Our previous study demonstrated that 25-hydroxy-19-nor-vitamin D ₃ [25(OH)-19-nor-D₃] inhibited the proliferation of immortalized noncancerous PZ-HPV-7 prostate cells similar to 1α,25-dihydroxyvitamin D₃ [1α,25(OH)₂D ₃], suggesting that 25(OH)-19-nor-D₃ might be converted to 1α,25-dihydroxy-19-nor-vitamin D₃ [1α,25(OH) ₂-19-nor-D₃] by CYP27B1 before exerting its antiproliferative activity. Using an in vitro cell-free model to study the kinetics of CYP27B1-dependent 1α-hydroxylation of 25(OH)-19-nor-D ₃ and 25-hydroxyvitamin D₃ [25(OH)D₃] and CYP24A1-dependent hydroxylation of 1α,25(OH)-19-nor-D₃ and 1α,25(OH)₂D₃, we found that k_cat/K _m for 1α-hydroxylation of 25(OH)-19-nor-D₃ was less than 0.1% of that for 25(OH)D₃, and the k_cat/K_m value for 24-hydroxylation was not significantly different between 1α,25(OH)₂-19-nor-D₃ and 1α,25(OH) ₂D₃. The data suggest a much slower formation and a similar rate of degradation of 1α,25(OH)₂-19-nor-D₃ compared with 1α,25(OH)₂D₃. We then analyzed the metabolites of 25(OH)D₃ and 25(OH)-19-nor-D₃ in PZ-HPV-7 cells by high-performance liquid chromatography.
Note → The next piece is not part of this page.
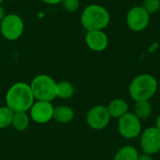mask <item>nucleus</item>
<instances>
[{"label": "nucleus", "mask_w": 160, "mask_h": 160, "mask_svg": "<svg viewBox=\"0 0 160 160\" xmlns=\"http://www.w3.org/2000/svg\"><path fill=\"white\" fill-rule=\"evenodd\" d=\"M75 94L74 85L68 81L57 82V98L61 99H69Z\"/></svg>", "instance_id": "17"}, {"label": "nucleus", "mask_w": 160, "mask_h": 160, "mask_svg": "<svg viewBox=\"0 0 160 160\" xmlns=\"http://www.w3.org/2000/svg\"><path fill=\"white\" fill-rule=\"evenodd\" d=\"M111 115L106 106L96 105L86 114V123L94 130H101L107 128L111 122Z\"/></svg>", "instance_id": "7"}, {"label": "nucleus", "mask_w": 160, "mask_h": 160, "mask_svg": "<svg viewBox=\"0 0 160 160\" xmlns=\"http://www.w3.org/2000/svg\"><path fill=\"white\" fill-rule=\"evenodd\" d=\"M158 48H159V43H158V42H154V43H152V44L149 46L148 52H149V53H153V52H155Z\"/></svg>", "instance_id": "21"}, {"label": "nucleus", "mask_w": 160, "mask_h": 160, "mask_svg": "<svg viewBox=\"0 0 160 160\" xmlns=\"http://www.w3.org/2000/svg\"><path fill=\"white\" fill-rule=\"evenodd\" d=\"M3 1H4V0H0V5L2 4V2H3Z\"/></svg>", "instance_id": "26"}, {"label": "nucleus", "mask_w": 160, "mask_h": 160, "mask_svg": "<svg viewBox=\"0 0 160 160\" xmlns=\"http://www.w3.org/2000/svg\"><path fill=\"white\" fill-rule=\"evenodd\" d=\"M139 155L137 148L132 145H125L115 153L113 160H137Z\"/></svg>", "instance_id": "16"}, {"label": "nucleus", "mask_w": 160, "mask_h": 160, "mask_svg": "<svg viewBox=\"0 0 160 160\" xmlns=\"http://www.w3.org/2000/svg\"><path fill=\"white\" fill-rule=\"evenodd\" d=\"M14 112L7 106H0V129L11 126Z\"/></svg>", "instance_id": "18"}, {"label": "nucleus", "mask_w": 160, "mask_h": 160, "mask_svg": "<svg viewBox=\"0 0 160 160\" xmlns=\"http://www.w3.org/2000/svg\"><path fill=\"white\" fill-rule=\"evenodd\" d=\"M24 30L22 19L15 13H9L0 22V32L2 36L10 41L20 38Z\"/></svg>", "instance_id": "5"}, {"label": "nucleus", "mask_w": 160, "mask_h": 160, "mask_svg": "<svg viewBox=\"0 0 160 160\" xmlns=\"http://www.w3.org/2000/svg\"><path fill=\"white\" fill-rule=\"evenodd\" d=\"M111 21V15L107 8L101 5L92 4L87 6L81 16V22L86 31L103 30Z\"/></svg>", "instance_id": "3"}, {"label": "nucleus", "mask_w": 160, "mask_h": 160, "mask_svg": "<svg viewBox=\"0 0 160 160\" xmlns=\"http://www.w3.org/2000/svg\"><path fill=\"white\" fill-rule=\"evenodd\" d=\"M61 1L62 0H42V2L48 5H58L61 4Z\"/></svg>", "instance_id": "23"}, {"label": "nucleus", "mask_w": 160, "mask_h": 160, "mask_svg": "<svg viewBox=\"0 0 160 160\" xmlns=\"http://www.w3.org/2000/svg\"><path fill=\"white\" fill-rule=\"evenodd\" d=\"M137 160H153V158H152L151 155L142 153V154H140L139 155V158H138Z\"/></svg>", "instance_id": "22"}, {"label": "nucleus", "mask_w": 160, "mask_h": 160, "mask_svg": "<svg viewBox=\"0 0 160 160\" xmlns=\"http://www.w3.org/2000/svg\"><path fill=\"white\" fill-rule=\"evenodd\" d=\"M10 1H16V0H10Z\"/></svg>", "instance_id": "27"}, {"label": "nucleus", "mask_w": 160, "mask_h": 160, "mask_svg": "<svg viewBox=\"0 0 160 160\" xmlns=\"http://www.w3.org/2000/svg\"><path fill=\"white\" fill-rule=\"evenodd\" d=\"M6 106L13 112H27L36 101L30 84L18 82L12 84L6 93Z\"/></svg>", "instance_id": "1"}, {"label": "nucleus", "mask_w": 160, "mask_h": 160, "mask_svg": "<svg viewBox=\"0 0 160 160\" xmlns=\"http://www.w3.org/2000/svg\"><path fill=\"white\" fill-rule=\"evenodd\" d=\"M53 111L54 107L52 102L36 100L29 110V116L35 123L43 125L52 120Z\"/></svg>", "instance_id": "10"}, {"label": "nucleus", "mask_w": 160, "mask_h": 160, "mask_svg": "<svg viewBox=\"0 0 160 160\" xmlns=\"http://www.w3.org/2000/svg\"><path fill=\"white\" fill-rule=\"evenodd\" d=\"M30 120V116L27 112H14L11 126L17 131H24L29 127Z\"/></svg>", "instance_id": "15"}, {"label": "nucleus", "mask_w": 160, "mask_h": 160, "mask_svg": "<svg viewBox=\"0 0 160 160\" xmlns=\"http://www.w3.org/2000/svg\"><path fill=\"white\" fill-rule=\"evenodd\" d=\"M150 22V14L142 7H132L127 14V24L131 31L142 32Z\"/></svg>", "instance_id": "8"}, {"label": "nucleus", "mask_w": 160, "mask_h": 160, "mask_svg": "<svg viewBox=\"0 0 160 160\" xmlns=\"http://www.w3.org/2000/svg\"><path fill=\"white\" fill-rule=\"evenodd\" d=\"M153 112V107L152 104L149 102V100H142V101H137L134 105V114L140 119L144 120L149 118L152 115Z\"/></svg>", "instance_id": "14"}, {"label": "nucleus", "mask_w": 160, "mask_h": 160, "mask_svg": "<svg viewBox=\"0 0 160 160\" xmlns=\"http://www.w3.org/2000/svg\"><path fill=\"white\" fill-rule=\"evenodd\" d=\"M85 43L94 52H103L108 48L109 38L103 30L87 31L85 34Z\"/></svg>", "instance_id": "11"}, {"label": "nucleus", "mask_w": 160, "mask_h": 160, "mask_svg": "<svg viewBox=\"0 0 160 160\" xmlns=\"http://www.w3.org/2000/svg\"><path fill=\"white\" fill-rule=\"evenodd\" d=\"M7 14H6V12H5V9H4V8L0 5V22H2V20L5 18V16H6Z\"/></svg>", "instance_id": "24"}, {"label": "nucleus", "mask_w": 160, "mask_h": 160, "mask_svg": "<svg viewBox=\"0 0 160 160\" xmlns=\"http://www.w3.org/2000/svg\"><path fill=\"white\" fill-rule=\"evenodd\" d=\"M158 83L157 79L151 74H141L136 76L129 84L130 98L135 101L151 99L157 93Z\"/></svg>", "instance_id": "2"}, {"label": "nucleus", "mask_w": 160, "mask_h": 160, "mask_svg": "<svg viewBox=\"0 0 160 160\" xmlns=\"http://www.w3.org/2000/svg\"><path fill=\"white\" fill-rule=\"evenodd\" d=\"M30 87L36 100L52 102L57 98V82L50 75H37L32 80Z\"/></svg>", "instance_id": "4"}, {"label": "nucleus", "mask_w": 160, "mask_h": 160, "mask_svg": "<svg viewBox=\"0 0 160 160\" xmlns=\"http://www.w3.org/2000/svg\"><path fill=\"white\" fill-rule=\"evenodd\" d=\"M140 144L142 153L156 155L160 151V131L156 127H149L141 133Z\"/></svg>", "instance_id": "9"}, {"label": "nucleus", "mask_w": 160, "mask_h": 160, "mask_svg": "<svg viewBox=\"0 0 160 160\" xmlns=\"http://www.w3.org/2000/svg\"><path fill=\"white\" fill-rule=\"evenodd\" d=\"M117 128L123 138L132 140L141 135L142 123L133 112H128L118 119Z\"/></svg>", "instance_id": "6"}, {"label": "nucleus", "mask_w": 160, "mask_h": 160, "mask_svg": "<svg viewBox=\"0 0 160 160\" xmlns=\"http://www.w3.org/2000/svg\"><path fill=\"white\" fill-rule=\"evenodd\" d=\"M142 7L150 15L156 14L160 9V0H143Z\"/></svg>", "instance_id": "19"}, {"label": "nucleus", "mask_w": 160, "mask_h": 160, "mask_svg": "<svg viewBox=\"0 0 160 160\" xmlns=\"http://www.w3.org/2000/svg\"><path fill=\"white\" fill-rule=\"evenodd\" d=\"M61 5L68 12H75L80 7V0H62Z\"/></svg>", "instance_id": "20"}, {"label": "nucleus", "mask_w": 160, "mask_h": 160, "mask_svg": "<svg viewBox=\"0 0 160 160\" xmlns=\"http://www.w3.org/2000/svg\"><path fill=\"white\" fill-rule=\"evenodd\" d=\"M128 103L123 98L112 99L107 106L108 112L112 118H121L123 115L128 112Z\"/></svg>", "instance_id": "12"}, {"label": "nucleus", "mask_w": 160, "mask_h": 160, "mask_svg": "<svg viewBox=\"0 0 160 160\" xmlns=\"http://www.w3.org/2000/svg\"><path fill=\"white\" fill-rule=\"evenodd\" d=\"M74 116L73 109L68 105H58L54 107L52 119L59 124H68L73 120Z\"/></svg>", "instance_id": "13"}, {"label": "nucleus", "mask_w": 160, "mask_h": 160, "mask_svg": "<svg viewBox=\"0 0 160 160\" xmlns=\"http://www.w3.org/2000/svg\"><path fill=\"white\" fill-rule=\"evenodd\" d=\"M156 128L160 131V113L158 114V116L157 117V120H156Z\"/></svg>", "instance_id": "25"}]
</instances>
We found that a peak that comigrated with 1α,25(OH)₂D₃ was detected in cells incubated with 25(OH)D₃, whereas no 1α,25(OH) ₂-19-nor-D₃ was detected in cells incubated with 25(OH)-19-nor-D₃. Thus, the present results do not support our previous hypothesis that 25(OH)-19-nor-D₃ is converted to 1α,25(OH)₂-19-nor-D₃ by CYP27B1 in prostate cells to inhibit cell proliferation. We hypothesize that 25(OH)-19-nor-D₃ by itself may have a novel mechanism to activate vitamin D receptor or it is metabolized in prostate cells to an unknown metabolite with antiproliferative activity without 1α-hydroxylation. Thus, the results suggest that 25(OH)-19-nor-D₃ has potential as an attractive agent for prostate cancer therapy.